_Exercise_. Write out the full article about the gas and water lines to be run beneath the Shrewsbury River, word for word.

_Given passage_.

━━━━

RUMSON: UTILITIES TO GO BELOW RIVER

Natural gas and water supply lines are to be tunneled beneath the Shrewsbury River between Rumson Road in Rumson, above, and Sea Bright. (Photo by John T. Ward. Click to enlarge)

By JOHN T. WARD

Residents of Rumson and Sea Bright may see an unusual construction project as early as next month, when two utility companies run new service lines connecting the towns 25 feet below the floor of the Shrewsbury River.

Municipal and utility officials said they expect minimal disruption to traffic during the monthlong project, when New Jersey Natural Gas and New Jersey-American Water plan to drill beneath the river from Sea Bright to Rumson and then pull about a quarter-mile of piping across the span.

The new gas and water lines line, shown in yellow, will run through openings to be drilled from the parking lot of the Sea Bright Beach Club to Rumson. The green line indicates the location of the existing water supply, which runs along the riverbed and will be abandoned, officials said. (Photo by John T. Ward. Click to enlarge)

━━━━

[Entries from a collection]

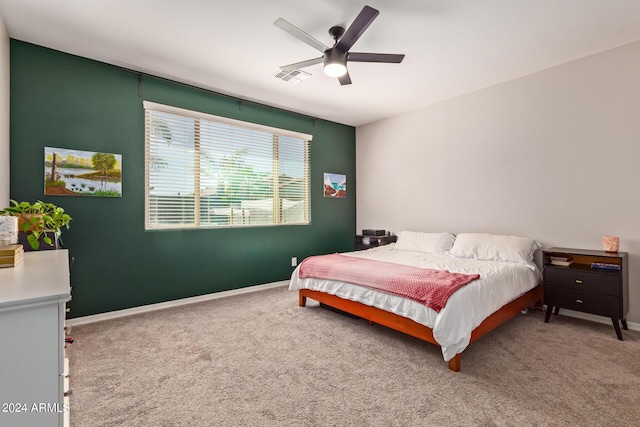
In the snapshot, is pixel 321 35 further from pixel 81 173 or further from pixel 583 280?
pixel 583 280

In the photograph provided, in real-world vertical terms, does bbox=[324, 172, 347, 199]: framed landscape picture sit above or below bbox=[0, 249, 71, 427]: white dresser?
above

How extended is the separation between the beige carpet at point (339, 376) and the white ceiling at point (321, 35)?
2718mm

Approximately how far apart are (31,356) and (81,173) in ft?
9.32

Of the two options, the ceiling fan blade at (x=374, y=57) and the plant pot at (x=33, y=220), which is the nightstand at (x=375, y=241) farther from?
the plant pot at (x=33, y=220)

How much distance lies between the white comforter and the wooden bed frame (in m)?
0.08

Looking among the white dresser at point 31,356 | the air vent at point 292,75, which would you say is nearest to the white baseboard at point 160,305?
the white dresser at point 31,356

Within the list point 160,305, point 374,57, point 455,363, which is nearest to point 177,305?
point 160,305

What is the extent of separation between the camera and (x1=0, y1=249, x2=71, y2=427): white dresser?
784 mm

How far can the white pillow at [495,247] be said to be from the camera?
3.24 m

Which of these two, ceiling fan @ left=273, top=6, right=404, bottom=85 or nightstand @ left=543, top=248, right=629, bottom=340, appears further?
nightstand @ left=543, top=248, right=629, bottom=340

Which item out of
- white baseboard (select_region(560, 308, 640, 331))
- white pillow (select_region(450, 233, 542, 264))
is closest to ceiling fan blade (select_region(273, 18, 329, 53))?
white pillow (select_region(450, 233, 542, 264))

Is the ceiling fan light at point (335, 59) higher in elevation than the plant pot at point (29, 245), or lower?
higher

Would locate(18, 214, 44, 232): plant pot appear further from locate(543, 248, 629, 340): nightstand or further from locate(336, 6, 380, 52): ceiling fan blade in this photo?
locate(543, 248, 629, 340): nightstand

━━━━

_Reply to the task_.
RUMSON: UTILITIES TO GO BELOW RIVER

Natural gas and water supply lines are to be tunneled beneath the Shrewsbury River between Rumson Road in Rumson, above, and Sea Bright. (Photo by John T. Ward. Click to enlarge)

By JOHN T. WARD

Residents of Rumson and Sea Bright may see an unusual construction project as early as next month, when two utility companies run new service lines connecting the towns 25 feet below the floor of the Shrewsbury River.

Municipal and utility officials said they expect minimal disruption to traffic during the monthlong project, when New Jersey Natural Gas and New Jersey-American Water plan to drill beneath the river from Sea Bright to Rumson and then pull about a quarter-mile of piping across the span.

The new gas and water lines line, shown in yellow, will run through openings to be drilled from the parking lot of the Sea Bright Beach Club to Rumson. The green line indicates the location of the existing water supply, which runs along the riverbed and will be abandoned, officials said. (Photo by John T. Ward. Click to enlarge)